Error in xgb.iter.update(bst$handle, dtrain, i - 1, obj) : 
SoftmaxMultiClassObj: label must be in [0, num_class), num_class=3 but found 3 in label

If I change the num_class to 2 I get the same error. If I increase the num_class to 4 then the model runs, but I get 600 predicted probabilities back, which makes sense for 4 classes.

I'm not sure if I'm making an error or whether I'm failing to understand how xgboost works. Any help would be appreciated.

4
num_class is the number of distinct classes for classification problem. In your case with iris dataset it should be set to 3. - Sergey Bushmanov
It is set to 3. The error I pasted in above is from that setting. - House
Would you please post the output of unique(y)? - Sergey Bushmanov
No problem unique(y) [,1] [1,] "1" [2,] "2" [3,] "3" - House
You should set num_class=3, as I said before, and levels should sequentially start from 0 to 2. This would solve your problem. - Sergey Bushmanov

4 Answers

9
votes

label must be in [0, num_class) in your script add y<-y-1 before model <-...

4
votes

I ran into this rather weird problem as well. It seemed in my class to be a result of not properly encoding the labels.

First, using a string vector with N classes as the labels, I could only get the algorithm to run by setting num_class = N + 1. However, this result was useless, because I only had N actual classes and N+1 buckets of predicted probabilities.

I re-encoded the labels as integers and then num_class worked fine when set to N.

# Convert classes to integers for xgboost
class <- data.table(interest_level=c("low", "medium", "high"), class=c(0,1,2))
t1    <- merge(t1, class, by="interest_level", all.x=TRUE, sort=F)

and

param <- list(booster="gbtree",
              objective="multi:softprob",
              eval_metric="mlogloss",
              #nthread=13,
              num_class=3,
              eta_decay = .99,
              eta = .005,
              gamma = 1,
              max_depth = 4,
              min_child_weight = .9,#1,
              subsample = .7,
              colsample_bytree = .5
)

For example.

4
votes

I was seeing the same error, my issue was that I was using an eval_metric that was only meant to be used for multiclass labels when my data had binary labels.
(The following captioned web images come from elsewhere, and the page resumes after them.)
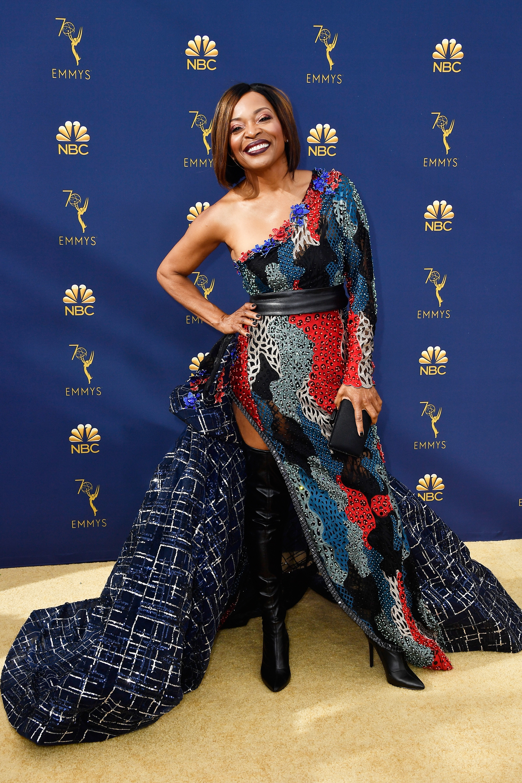 Premios Emmys 2018: Los peores looks de la alfombra roja [FOTOS], peores vestidos,Tina Lifford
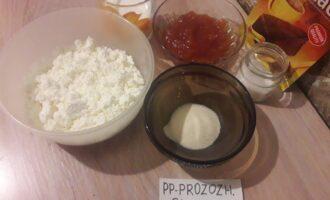 Шаг 1: Подготовьте продукты для десерта: творог, сливки, сахарозаменитель, какао, варенье и желатин.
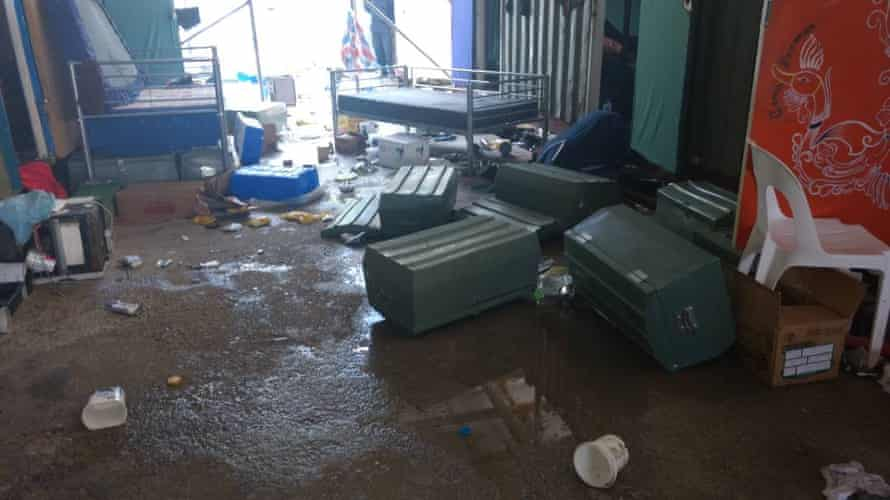 The belongings of the refugees and asylum seekers in the Manus Island detention centre are messed up by PNG police.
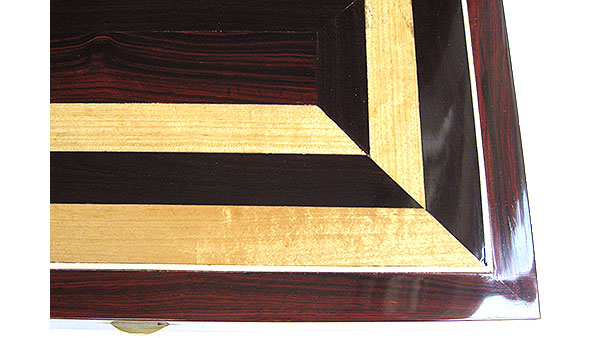 Cocobolo and Ceylon satinwood mosaic box top close-up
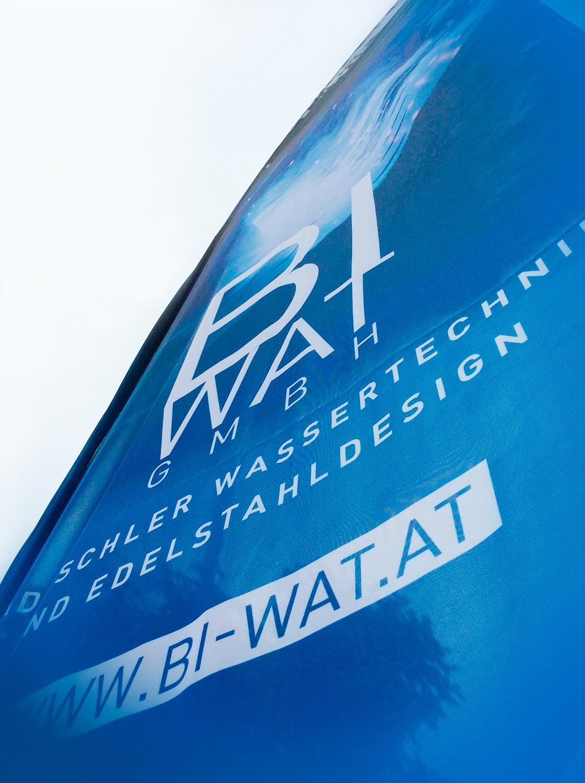 Beachflags gestaltet für BI-WAT - MORI Werbung & Fotografie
See eval_metric in the Learning Class Parameters section of the XGBoost docs for a list of all of the options.

0
votes

I had this problem and it turned out that I was trying to subtract 1 from my predictor which was already in the units of 0 and 1. Probably a novice mistake, but in case anyone else is running into this with a binary response variable that is already 0 and 1 it is something to make note of.

Tutorial said:

label = as.integer(iris$Species)-1

What worked for me (response is high_end):

label = as.integer(high_end)